Der Charakter der Dienstreise änderte sich dann schlagartig mit dem Beginn des offiziellen Tests. Bagnaia, die Marquez-Brüder, Martin, Bezzecci, Acosta, «Diggia», die MotoGP-Elite stieg ins Leder. Und vorbei war es mit der arbeitssamen Ruhe im zweiten Stock der Boxenanlage.
«Crash J. Martin» stand dort auf dem Bildschirm. Echt jetzt? Aber ja. Und damit es auch jeder im Fahrerlager mitbekommt, erscheint dieselbe Meldung keine halbe Stunde später ein zweites Mal. Es folgten «Crash Fernandez» und «Crash Ogura». Macht innerhalb der ersten Teststunde vier Abwürfe für Piloten des MotoGP-Renners aus Noale. Noch schlimmer: In den kommenden Stunden stellte sich heraus, dass Martin und Fernandez mit Frakturen aus dem Test-Rennen sind.
Deutlich nachgewürzt wurde das Sepang-Event unvermeidbar dadurch, dass sowohl Aprilia als auch Michelin noch vor Ort alles dafür taten, die Schuld für die Flugeinlagen des «Martinators» im anderen Lager zu suchen.
Wie ist es möglich, dass der MotoGP-Weltmeister 2024 in ein lupenreines Werksteam wechselt und beim wichtigsten Test des Jahres keine fünf Runden in Sepang schafft?
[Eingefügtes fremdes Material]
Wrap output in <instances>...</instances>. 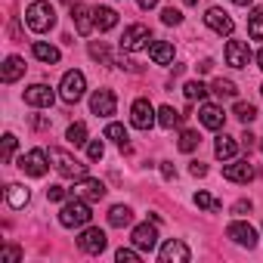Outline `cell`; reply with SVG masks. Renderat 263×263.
<instances>
[{
	"label": "cell",
	"instance_id": "cell-1",
	"mask_svg": "<svg viewBox=\"0 0 263 263\" xmlns=\"http://www.w3.org/2000/svg\"><path fill=\"white\" fill-rule=\"evenodd\" d=\"M25 25L34 31V34H47L53 25H56V10L47 0H34V4L25 10Z\"/></svg>",
	"mask_w": 263,
	"mask_h": 263
},
{
	"label": "cell",
	"instance_id": "cell-2",
	"mask_svg": "<svg viewBox=\"0 0 263 263\" xmlns=\"http://www.w3.org/2000/svg\"><path fill=\"white\" fill-rule=\"evenodd\" d=\"M90 201L87 198H81V195H74L71 201H65L62 204V211H59V223L65 226V229H78V226H87L90 223Z\"/></svg>",
	"mask_w": 263,
	"mask_h": 263
},
{
	"label": "cell",
	"instance_id": "cell-3",
	"mask_svg": "<svg viewBox=\"0 0 263 263\" xmlns=\"http://www.w3.org/2000/svg\"><path fill=\"white\" fill-rule=\"evenodd\" d=\"M50 161H53V167L62 174V177H71V180H81V177H87V164H81L78 158H71L65 149H50Z\"/></svg>",
	"mask_w": 263,
	"mask_h": 263
},
{
	"label": "cell",
	"instance_id": "cell-4",
	"mask_svg": "<svg viewBox=\"0 0 263 263\" xmlns=\"http://www.w3.org/2000/svg\"><path fill=\"white\" fill-rule=\"evenodd\" d=\"M149 41H152V31H149V25H130V28H124V34H121V50L124 53H140V50H146L149 47Z\"/></svg>",
	"mask_w": 263,
	"mask_h": 263
},
{
	"label": "cell",
	"instance_id": "cell-5",
	"mask_svg": "<svg viewBox=\"0 0 263 263\" xmlns=\"http://www.w3.org/2000/svg\"><path fill=\"white\" fill-rule=\"evenodd\" d=\"M84 90H87V78H84V71H65L62 74V84H59V96L65 99V102H78L81 96H84Z\"/></svg>",
	"mask_w": 263,
	"mask_h": 263
},
{
	"label": "cell",
	"instance_id": "cell-6",
	"mask_svg": "<svg viewBox=\"0 0 263 263\" xmlns=\"http://www.w3.org/2000/svg\"><path fill=\"white\" fill-rule=\"evenodd\" d=\"M155 121H158V111L152 108L149 99H137L134 105H130V124H134L137 130H149Z\"/></svg>",
	"mask_w": 263,
	"mask_h": 263
},
{
	"label": "cell",
	"instance_id": "cell-7",
	"mask_svg": "<svg viewBox=\"0 0 263 263\" xmlns=\"http://www.w3.org/2000/svg\"><path fill=\"white\" fill-rule=\"evenodd\" d=\"M47 161H50V158H47L44 149H31V152H25V155L19 158V171L28 174V177H44V174L50 171Z\"/></svg>",
	"mask_w": 263,
	"mask_h": 263
},
{
	"label": "cell",
	"instance_id": "cell-8",
	"mask_svg": "<svg viewBox=\"0 0 263 263\" xmlns=\"http://www.w3.org/2000/svg\"><path fill=\"white\" fill-rule=\"evenodd\" d=\"M204 22H208V28H211L214 34H220V37H229V34L235 31V22H232L229 13L220 10V7H211V10L204 13Z\"/></svg>",
	"mask_w": 263,
	"mask_h": 263
},
{
	"label": "cell",
	"instance_id": "cell-9",
	"mask_svg": "<svg viewBox=\"0 0 263 263\" xmlns=\"http://www.w3.org/2000/svg\"><path fill=\"white\" fill-rule=\"evenodd\" d=\"M226 238H232V241L241 245V248H254V245H257V229H254L251 223H245V220H232V223L226 226Z\"/></svg>",
	"mask_w": 263,
	"mask_h": 263
},
{
	"label": "cell",
	"instance_id": "cell-10",
	"mask_svg": "<svg viewBox=\"0 0 263 263\" xmlns=\"http://www.w3.org/2000/svg\"><path fill=\"white\" fill-rule=\"evenodd\" d=\"M130 241H134L143 254H152V251H155V245H158V229H155V220H152V223H140V226L134 229V235H130Z\"/></svg>",
	"mask_w": 263,
	"mask_h": 263
},
{
	"label": "cell",
	"instance_id": "cell-11",
	"mask_svg": "<svg viewBox=\"0 0 263 263\" xmlns=\"http://www.w3.org/2000/svg\"><path fill=\"white\" fill-rule=\"evenodd\" d=\"M105 245H108V238H105V232H102L99 226L84 229V232H81V238H78V248H81L84 254H102V251H105Z\"/></svg>",
	"mask_w": 263,
	"mask_h": 263
},
{
	"label": "cell",
	"instance_id": "cell-12",
	"mask_svg": "<svg viewBox=\"0 0 263 263\" xmlns=\"http://www.w3.org/2000/svg\"><path fill=\"white\" fill-rule=\"evenodd\" d=\"M115 105H118V99H115V93H111L108 87H102V90H96V93L90 96V111H93L96 118L115 115Z\"/></svg>",
	"mask_w": 263,
	"mask_h": 263
},
{
	"label": "cell",
	"instance_id": "cell-13",
	"mask_svg": "<svg viewBox=\"0 0 263 263\" xmlns=\"http://www.w3.org/2000/svg\"><path fill=\"white\" fill-rule=\"evenodd\" d=\"M158 257H161V263H189L192 251H189V245L183 238H171V241H164Z\"/></svg>",
	"mask_w": 263,
	"mask_h": 263
},
{
	"label": "cell",
	"instance_id": "cell-14",
	"mask_svg": "<svg viewBox=\"0 0 263 263\" xmlns=\"http://www.w3.org/2000/svg\"><path fill=\"white\" fill-rule=\"evenodd\" d=\"M71 22H74L78 34L87 37V34L93 31V25H96V10H90L87 4H74V7H71Z\"/></svg>",
	"mask_w": 263,
	"mask_h": 263
},
{
	"label": "cell",
	"instance_id": "cell-15",
	"mask_svg": "<svg viewBox=\"0 0 263 263\" xmlns=\"http://www.w3.org/2000/svg\"><path fill=\"white\" fill-rule=\"evenodd\" d=\"M74 195H81V198H87V201H102V198H105V183H99V180H93V177H81V180L74 183Z\"/></svg>",
	"mask_w": 263,
	"mask_h": 263
},
{
	"label": "cell",
	"instance_id": "cell-16",
	"mask_svg": "<svg viewBox=\"0 0 263 263\" xmlns=\"http://www.w3.org/2000/svg\"><path fill=\"white\" fill-rule=\"evenodd\" d=\"M251 62V47L245 41H229L226 44V65L232 68H245Z\"/></svg>",
	"mask_w": 263,
	"mask_h": 263
},
{
	"label": "cell",
	"instance_id": "cell-17",
	"mask_svg": "<svg viewBox=\"0 0 263 263\" xmlns=\"http://www.w3.org/2000/svg\"><path fill=\"white\" fill-rule=\"evenodd\" d=\"M53 99H56V93H53L47 84H31V87L25 90V102L34 105V108H50Z\"/></svg>",
	"mask_w": 263,
	"mask_h": 263
},
{
	"label": "cell",
	"instance_id": "cell-18",
	"mask_svg": "<svg viewBox=\"0 0 263 263\" xmlns=\"http://www.w3.org/2000/svg\"><path fill=\"white\" fill-rule=\"evenodd\" d=\"M223 177L229 183H251L254 180V167L248 161H229V164H223Z\"/></svg>",
	"mask_w": 263,
	"mask_h": 263
},
{
	"label": "cell",
	"instance_id": "cell-19",
	"mask_svg": "<svg viewBox=\"0 0 263 263\" xmlns=\"http://www.w3.org/2000/svg\"><path fill=\"white\" fill-rule=\"evenodd\" d=\"M198 118H201V124H204L208 130H220V127H223V121H226L223 108H220V105H214V102H204V105H201V111H198Z\"/></svg>",
	"mask_w": 263,
	"mask_h": 263
},
{
	"label": "cell",
	"instance_id": "cell-20",
	"mask_svg": "<svg viewBox=\"0 0 263 263\" xmlns=\"http://www.w3.org/2000/svg\"><path fill=\"white\" fill-rule=\"evenodd\" d=\"M149 56H152L155 65H171V62H174V44H167V41H155V44L149 47Z\"/></svg>",
	"mask_w": 263,
	"mask_h": 263
},
{
	"label": "cell",
	"instance_id": "cell-21",
	"mask_svg": "<svg viewBox=\"0 0 263 263\" xmlns=\"http://www.w3.org/2000/svg\"><path fill=\"white\" fill-rule=\"evenodd\" d=\"M235 152H238V143H235L232 137L220 134V137H217V143H214V155H217L220 161H232V158H235Z\"/></svg>",
	"mask_w": 263,
	"mask_h": 263
},
{
	"label": "cell",
	"instance_id": "cell-22",
	"mask_svg": "<svg viewBox=\"0 0 263 263\" xmlns=\"http://www.w3.org/2000/svg\"><path fill=\"white\" fill-rule=\"evenodd\" d=\"M28 201H31V192H28L22 183H10V186H7V204H10V208L19 211V208H25Z\"/></svg>",
	"mask_w": 263,
	"mask_h": 263
},
{
	"label": "cell",
	"instance_id": "cell-23",
	"mask_svg": "<svg viewBox=\"0 0 263 263\" xmlns=\"http://www.w3.org/2000/svg\"><path fill=\"white\" fill-rule=\"evenodd\" d=\"M130 223H134V211H130L127 204H115V208L108 211V226L124 229V226H130Z\"/></svg>",
	"mask_w": 263,
	"mask_h": 263
},
{
	"label": "cell",
	"instance_id": "cell-24",
	"mask_svg": "<svg viewBox=\"0 0 263 263\" xmlns=\"http://www.w3.org/2000/svg\"><path fill=\"white\" fill-rule=\"evenodd\" d=\"M31 53H34V59H41V62H47V65H56V62H59V50H56L53 44H44V41H34V47H31Z\"/></svg>",
	"mask_w": 263,
	"mask_h": 263
},
{
	"label": "cell",
	"instance_id": "cell-25",
	"mask_svg": "<svg viewBox=\"0 0 263 263\" xmlns=\"http://www.w3.org/2000/svg\"><path fill=\"white\" fill-rule=\"evenodd\" d=\"M22 74H25V59H22V56H10V59L4 62V81L13 84V81H19Z\"/></svg>",
	"mask_w": 263,
	"mask_h": 263
},
{
	"label": "cell",
	"instance_id": "cell-26",
	"mask_svg": "<svg viewBox=\"0 0 263 263\" xmlns=\"http://www.w3.org/2000/svg\"><path fill=\"white\" fill-rule=\"evenodd\" d=\"M118 25V13L111 7H96V28L99 31H111Z\"/></svg>",
	"mask_w": 263,
	"mask_h": 263
},
{
	"label": "cell",
	"instance_id": "cell-27",
	"mask_svg": "<svg viewBox=\"0 0 263 263\" xmlns=\"http://www.w3.org/2000/svg\"><path fill=\"white\" fill-rule=\"evenodd\" d=\"M65 140H68V146H74V149L84 146V143H87V124H84V121H74V124L65 130Z\"/></svg>",
	"mask_w": 263,
	"mask_h": 263
},
{
	"label": "cell",
	"instance_id": "cell-28",
	"mask_svg": "<svg viewBox=\"0 0 263 263\" xmlns=\"http://www.w3.org/2000/svg\"><path fill=\"white\" fill-rule=\"evenodd\" d=\"M180 121H183V115H180L174 105H161V108H158V124H161L164 130H174Z\"/></svg>",
	"mask_w": 263,
	"mask_h": 263
},
{
	"label": "cell",
	"instance_id": "cell-29",
	"mask_svg": "<svg viewBox=\"0 0 263 263\" xmlns=\"http://www.w3.org/2000/svg\"><path fill=\"white\" fill-rule=\"evenodd\" d=\"M105 140H111V143H118V146H121L124 152H130V146H127V130H124V124H115V121H111V124L105 127Z\"/></svg>",
	"mask_w": 263,
	"mask_h": 263
},
{
	"label": "cell",
	"instance_id": "cell-30",
	"mask_svg": "<svg viewBox=\"0 0 263 263\" xmlns=\"http://www.w3.org/2000/svg\"><path fill=\"white\" fill-rule=\"evenodd\" d=\"M248 34L254 41H263V7H257L251 16H248Z\"/></svg>",
	"mask_w": 263,
	"mask_h": 263
},
{
	"label": "cell",
	"instance_id": "cell-31",
	"mask_svg": "<svg viewBox=\"0 0 263 263\" xmlns=\"http://www.w3.org/2000/svg\"><path fill=\"white\" fill-rule=\"evenodd\" d=\"M211 93H214V96H220V99H232L238 90H235V84H232V81H223V78H217V81L211 84Z\"/></svg>",
	"mask_w": 263,
	"mask_h": 263
},
{
	"label": "cell",
	"instance_id": "cell-32",
	"mask_svg": "<svg viewBox=\"0 0 263 263\" xmlns=\"http://www.w3.org/2000/svg\"><path fill=\"white\" fill-rule=\"evenodd\" d=\"M183 93H186V99H189V102H195V99L201 102V99H208V93H211V90H208L201 81H189V84L183 87Z\"/></svg>",
	"mask_w": 263,
	"mask_h": 263
},
{
	"label": "cell",
	"instance_id": "cell-33",
	"mask_svg": "<svg viewBox=\"0 0 263 263\" xmlns=\"http://www.w3.org/2000/svg\"><path fill=\"white\" fill-rule=\"evenodd\" d=\"M232 115H235V118H238L241 124H251V121L257 118V105H251V102H235Z\"/></svg>",
	"mask_w": 263,
	"mask_h": 263
},
{
	"label": "cell",
	"instance_id": "cell-34",
	"mask_svg": "<svg viewBox=\"0 0 263 263\" xmlns=\"http://www.w3.org/2000/svg\"><path fill=\"white\" fill-rule=\"evenodd\" d=\"M198 143H201V137H198V130H183L180 134V152H192V149H198Z\"/></svg>",
	"mask_w": 263,
	"mask_h": 263
},
{
	"label": "cell",
	"instance_id": "cell-35",
	"mask_svg": "<svg viewBox=\"0 0 263 263\" xmlns=\"http://www.w3.org/2000/svg\"><path fill=\"white\" fill-rule=\"evenodd\" d=\"M195 204H198L201 211H220V208H223V204H220L214 195H208V192H198V195H195Z\"/></svg>",
	"mask_w": 263,
	"mask_h": 263
},
{
	"label": "cell",
	"instance_id": "cell-36",
	"mask_svg": "<svg viewBox=\"0 0 263 263\" xmlns=\"http://www.w3.org/2000/svg\"><path fill=\"white\" fill-rule=\"evenodd\" d=\"M140 254H143V251L134 245V248H118V254H115V257H118V263H137V260H140Z\"/></svg>",
	"mask_w": 263,
	"mask_h": 263
},
{
	"label": "cell",
	"instance_id": "cell-37",
	"mask_svg": "<svg viewBox=\"0 0 263 263\" xmlns=\"http://www.w3.org/2000/svg\"><path fill=\"white\" fill-rule=\"evenodd\" d=\"M90 56L96 59V62H102V65H111V56H108V50H105V44H90Z\"/></svg>",
	"mask_w": 263,
	"mask_h": 263
},
{
	"label": "cell",
	"instance_id": "cell-38",
	"mask_svg": "<svg viewBox=\"0 0 263 263\" xmlns=\"http://www.w3.org/2000/svg\"><path fill=\"white\" fill-rule=\"evenodd\" d=\"M0 260H4V263H19L22 260V251L16 245H7L4 251H0Z\"/></svg>",
	"mask_w": 263,
	"mask_h": 263
},
{
	"label": "cell",
	"instance_id": "cell-39",
	"mask_svg": "<svg viewBox=\"0 0 263 263\" xmlns=\"http://www.w3.org/2000/svg\"><path fill=\"white\" fill-rule=\"evenodd\" d=\"M105 155V146H102V140H93V143H87V158L90 161H99Z\"/></svg>",
	"mask_w": 263,
	"mask_h": 263
},
{
	"label": "cell",
	"instance_id": "cell-40",
	"mask_svg": "<svg viewBox=\"0 0 263 263\" xmlns=\"http://www.w3.org/2000/svg\"><path fill=\"white\" fill-rule=\"evenodd\" d=\"M161 22H164V25H180V22H183V13L174 10V7H167V10L161 13Z\"/></svg>",
	"mask_w": 263,
	"mask_h": 263
},
{
	"label": "cell",
	"instance_id": "cell-41",
	"mask_svg": "<svg viewBox=\"0 0 263 263\" xmlns=\"http://www.w3.org/2000/svg\"><path fill=\"white\" fill-rule=\"evenodd\" d=\"M13 152H16V137H13V134H7V137H4V164H10V161H13Z\"/></svg>",
	"mask_w": 263,
	"mask_h": 263
},
{
	"label": "cell",
	"instance_id": "cell-42",
	"mask_svg": "<svg viewBox=\"0 0 263 263\" xmlns=\"http://www.w3.org/2000/svg\"><path fill=\"white\" fill-rule=\"evenodd\" d=\"M65 195H68L65 186H50V189H47V198H50V201H65Z\"/></svg>",
	"mask_w": 263,
	"mask_h": 263
},
{
	"label": "cell",
	"instance_id": "cell-43",
	"mask_svg": "<svg viewBox=\"0 0 263 263\" xmlns=\"http://www.w3.org/2000/svg\"><path fill=\"white\" fill-rule=\"evenodd\" d=\"M189 174H192V177H204V174H208V164H201V161H192V164H189Z\"/></svg>",
	"mask_w": 263,
	"mask_h": 263
},
{
	"label": "cell",
	"instance_id": "cell-44",
	"mask_svg": "<svg viewBox=\"0 0 263 263\" xmlns=\"http://www.w3.org/2000/svg\"><path fill=\"white\" fill-rule=\"evenodd\" d=\"M161 174H164V180H174V177H177V171H174L171 161H161Z\"/></svg>",
	"mask_w": 263,
	"mask_h": 263
},
{
	"label": "cell",
	"instance_id": "cell-45",
	"mask_svg": "<svg viewBox=\"0 0 263 263\" xmlns=\"http://www.w3.org/2000/svg\"><path fill=\"white\" fill-rule=\"evenodd\" d=\"M248 211H251V201H248V198L235 201V208H232V214H248Z\"/></svg>",
	"mask_w": 263,
	"mask_h": 263
},
{
	"label": "cell",
	"instance_id": "cell-46",
	"mask_svg": "<svg viewBox=\"0 0 263 263\" xmlns=\"http://www.w3.org/2000/svg\"><path fill=\"white\" fill-rule=\"evenodd\" d=\"M211 68H214V62H211V59H201V62H198V71H201V74H208Z\"/></svg>",
	"mask_w": 263,
	"mask_h": 263
},
{
	"label": "cell",
	"instance_id": "cell-47",
	"mask_svg": "<svg viewBox=\"0 0 263 263\" xmlns=\"http://www.w3.org/2000/svg\"><path fill=\"white\" fill-rule=\"evenodd\" d=\"M254 143H257V137H254V134H245V137H241V146H245V149H251Z\"/></svg>",
	"mask_w": 263,
	"mask_h": 263
},
{
	"label": "cell",
	"instance_id": "cell-48",
	"mask_svg": "<svg viewBox=\"0 0 263 263\" xmlns=\"http://www.w3.org/2000/svg\"><path fill=\"white\" fill-rule=\"evenodd\" d=\"M140 4V10H152V7H158V0H137Z\"/></svg>",
	"mask_w": 263,
	"mask_h": 263
},
{
	"label": "cell",
	"instance_id": "cell-49",
	"mask_svg": "<svg viewBox=\"0 0 263 263\" xmlns=\"http://www.w3.org/2000/svg\"><path fill=\"white\" fill-rule=\"evenodd\" d=\"M34 127H37V130H47V127H50V121H47V118H34Z\"/></svg>",
	"mask_w": 263,
	"mask_h": 263
},
{
	"label": "cell",
	"instance_id": "cell-50",
	"mask_svg": "<svg viewBox=\"0 0 263 263\" xmlns=\"http://www.w3.org/2000/svg\"><path fill=\"white\" fill-rule=\"evenodd\" d=\"M232 4H235V7H248V4H251V0H232Z\"/></svg>",
	"mask_w": 263,
	"mask_h": 263
},
{
	"label": "cell",
	"instance_id": "cell-51",
	"mask_svg": "<svg viewBox=\"0 0 263 263\" xmlns=\"http://www.w3.org/2000/svg\"><path fill=\"white\" fill-rule=\"evenodd\" d=\"M257 65H260V68H263V50H260V53H257Z\"/></svg>",
	"mask_w": 263,
	"mask_h": 263
},
{
	"label": "cell",
	"instance_id": "cell-52",
	"mask_svg": "<svg viewBox=\"0 0 263 263\" xmlns=\"http://www.w3.org/2000/svg\"><path fill=\"white\" fill-rule=\"evenodd\" d=\"M183 4H186V7H195V4H198V0H183Z\"/></svg>",
	"mask_w": 263,
	"mask_h": 263
},
{
	"label": "cell",
	"instance_id": "cell-53",
	"mask_svg": "<svg viewBox=\"0 0 263 263\" xmlns=\"http://www.w3.org/2000/svg\"><path fill=\"white\" fill-rule=\"evenodd\" d=\"M260 149H263V140H260Z\"/></svg>",
	"mask_w": 263,
	"mask_h": 263
},
{
	"label": "cell",
	"instance_id": "cell-54",
	"mask_svg": "<svg viewBox=\"0 0 263 263\" xmlns=\"http://www.w3.org/2000/svg\"><path fill=\"white\" fill-rule=\"evenodd\" d=\"M260 90H263V87H260Z\"/></svg>",
	"mask_w": 263,
	"mask_h": 263
}]
</instances>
Eine Frage, die selbst jetzt nach der Rückkehr aus dem hitzigen Malaysia noch in meinem Kopf bohrt.
Fast hätte die ungewollte dramaturgische Einlage von Aprilia Racing die wichtigen Botschaften verdrängt. Doch als die Elite am Schlusstag endlich auf Zeitenjagd ging, war die eigentliche Faszination zurück – Speed. Die Augen von Marco Bezzecchi funkeln irre, als er von seinen ersten schnellen Runden mit der RS-GP schwärmt. Zarco grinst, der Franzose weiß, dass es vorwärtsgeht. Quartararo grinst. Noch ein Franzose auf einem Renner aus Japan mit guter Laune. Chantra hat üblen Muskelkater und Enea Bastinanini hat zwar sein Englisch, nicht aber seine Rundenzeit verbessert.
Die letzten Notizen aus Sepang: verrückter Test mit gefallenem Champion und doch normalem Ausgang. Ducati vorne. Nicht vergessen, Mietwagen volltanken.